If I say concept art, you say:
If I say illustration you say:
There’s not much difference, other than the fact that they’re both pretty. And one’s of some aliens, and landscapes, and the other’s a pretty sword lady. That’s because they’re both illustrations.
That’s the unfortunate truth about this industry is that a lot of younger artists, and people who haven’t really been in the thick of it know the true difference between concept art and illustrative work. You can speak to industry professionals, as I have, and they’ll say something along these lines:
Listen, we want to see that you can do concepts, come up with new ideas. Not just pretty illustrations.
So you think: Well yeah, this is my idea. And you send them something like this:
And then you wait a few weeks, and don’t hear anything. An assumed rejection. And you don’t really know why. But here’s why:
If I didn’t know the background from you — I don’t know jack absolute shit about that character from that drawing. I don’t know how she functions, I don’t know how she might function in-engine if she was a game character, I don’t know how big she is, how small she is. It tells me very little information. It’s a decent illustration, emotive, but it doesn’t help me in terms of information.
I can’t personally speak for a successful concept art based portfolio, as I tend to get in via word of mouth (and that’s a good way to get in too!) But a lot of big studios need that confirmation. They need to know you can come up with information, not pretty art. Pretty Art is a huge bonus, but not what’s needed for concept art.
Here’s a neat piece of concept art from Life is Strange, showing the evolution of Victoria Chase:
If you’ve played Life is Strange, you’ll know that wardrobe plays a huge factor in the game, especially for Victoria. Exploring the character and who she is through clothes was the ideal way of nailing these concepts. If you zoom in, the paint job is quick and dirty but clear. It’s enough to show what the fabrics might be made of, the details, and how it sits on her. It’s probably only really exciting because its Life is Strange concept art, not because its a genuinely exciting showing of exploration. It’s clothes.
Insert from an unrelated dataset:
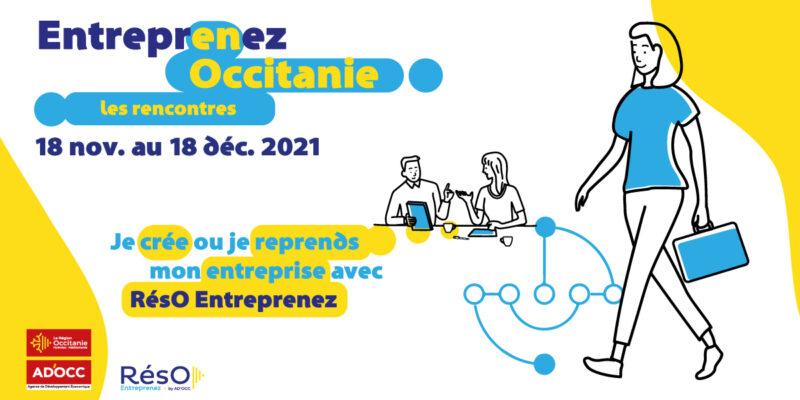 Entreprenez en Occitanie : les rencontres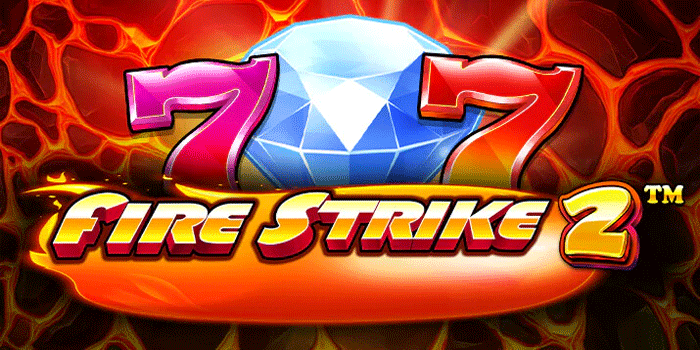 Slot Fire Strike 2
Concepts have to be information, before they’re art. That isn’t to say I can’t pair the above piece of Lisa with more information on her, and then that would paint (hohoh) a fairly clear image of the character for whoever is viewing.
I threw these together, but that explains way more than the original illustration on its own. So keep that in mind when you submit to large studios looking for concept artists. Information first, pretty second.